The eight OPEC + nations which contributed to voluntary production cuts should meet on Friday to discuss the production strategy for July. Standard Standes of Standard Chartered predicted that we are likely to see more of the same thing, the group adding 411 others From a thousand barrels per day to July and a cumulative relaxation now taking place at 1.4 MB / d. Interestingly, analysts reported that the increase in targets did not resolve the large expected increases in OPEC +production, partly because the increase simply reduces the degree of exceeding targets above overproduce and partly because of the opposite winds in certain countries. Stanchart estimates that OPEC + Total crude production in March succeeded at 40.99 MB / D, the last month before the start of relaxation, it takes place at 41.90 Mb / d in July, assuming that the increase of 411 KB / J takes place. In other words, the group will add effectively only 905 kb / d at the daily exit despite the relaxation of 1.4 MB / d in the targets. More importantly, Stanchart has planned that the world markets remain largely balanced in the second and third quarters of the current year, even in the event that the last slice of voluntary cuts is finally unrolled at the end of the Q3.

Stanchart expects OPEC + (excessive demand measure) of crude oil and inventories with an average of 42.1 MB / d in the third quarter, 1.9 MB / D higher than at first quarter and higher than the average production of TW OPEC + crude oil of 42.1 MB. Analysts also planned that global demand will increase by 1.17 MB / Dy / y in 2025. While some analysts have reduced demand growth forecasts from 2025 to less than 0.4 MB / D, Stanchart says they still have to see anything in the flow of data on global demand or in economic projections to justify such low projections. On a more downward note, Stanchart warned that, even so unlikely, the eight OPEC + producers could decide to accelerate the relaxation clip to more than 411 ko / d if the worst overproduce (Kazakhstan and Iraq) fail production as previously agreed. However, it is more likely that the group will stick to its current trajectory since the feeling of the market has not been too attenuated by the May and June increases.
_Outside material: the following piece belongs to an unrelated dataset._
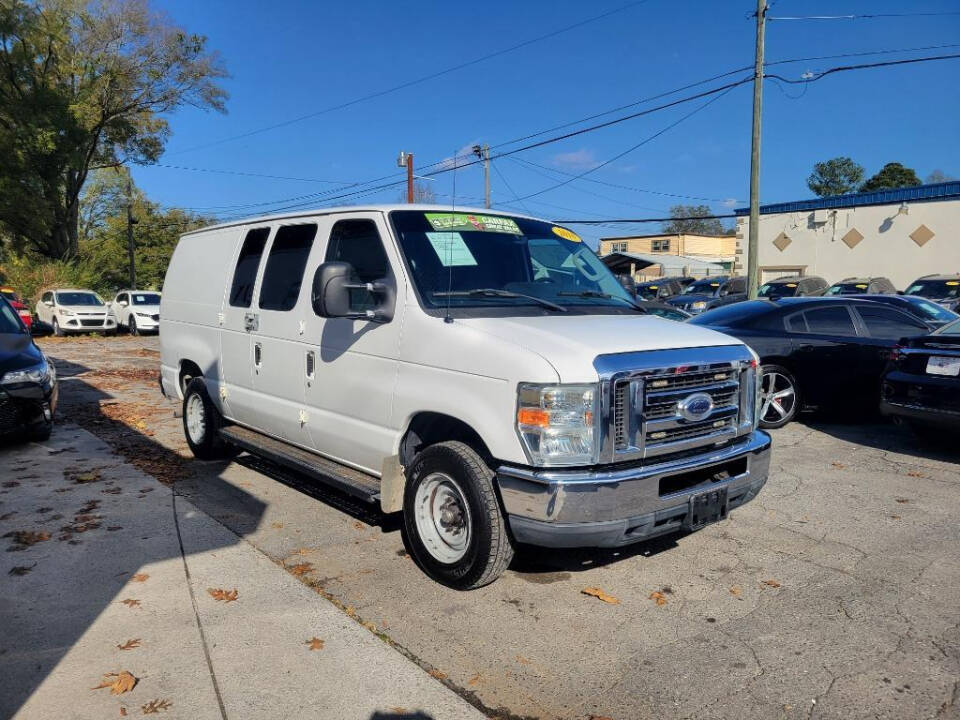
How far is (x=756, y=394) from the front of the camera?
4.33 meters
Related: Chinese oil refiners increase exports as domestic demand disappoints

However, Stanchart notes that the lowering feeling still reigns the oil markets, with accounting or more important goals than normal in a wide range of raw categories and products being the last negative catalyst. According to the Latest weekly EIA dataRaw oil stocks increased from 1.33 MB / N to 443.16 m, reducing the deficit to the five -year average From 26.31 MB. Fuel stocks have also shown a counter-season construction, adding 0.82 MB to 225.52 Mb. The number of requests was also soft, with an implicit petrol request at 150 kb / d lower P / P to 8.64 MB / d, taking the decline in y / y for May at 7.2%. The implicit demand for jet fuel and distillates was also low, with a drop in Y / y of 7.4% and 4.0%, respectively.

Oil prices are considerably lower than one year, it is not surprising that oil producers are less eager to drill. According to the latest Baker-Hughes investigationThe number of US oil platforms has dropped eight p / p to 42 months lower by 465, good for 32 platforms less than 12 months earlier. The Permian basin has been the hardest, signaling a fall of 25 platforms so far during the current year and AY / Y 33 platforms. On the other hand, the main source of growth in drilling in the past year was Granite Wash, with a number of platforms increasing by 12 years. Wash granite is a set of tight sands rich in liquids covering certain parts of Texas Panhandle and Western Oklahoma.

And now Wall Street says that the decline of permien is optimistic for oil markets. According to Goldman Sachs, the continuous slowdown in drilling activity in the Permian basin is likely to support at crude oil prices. GS notes that the total number of American rigs and a fracturing propagation dropped by 14% and 22% compared to a year ago, respectively, reporting a drop in narrow oil production. The drop is quite alarming since the Permian basin has the lowest costs for shale oil thanks to the use of cheaper and more effective production techniques such as horizontal drilling. Goldman claims that other regions of American shale with higher costs of profitability threshold are faced with even more complaints in the midst of persistent oil prices.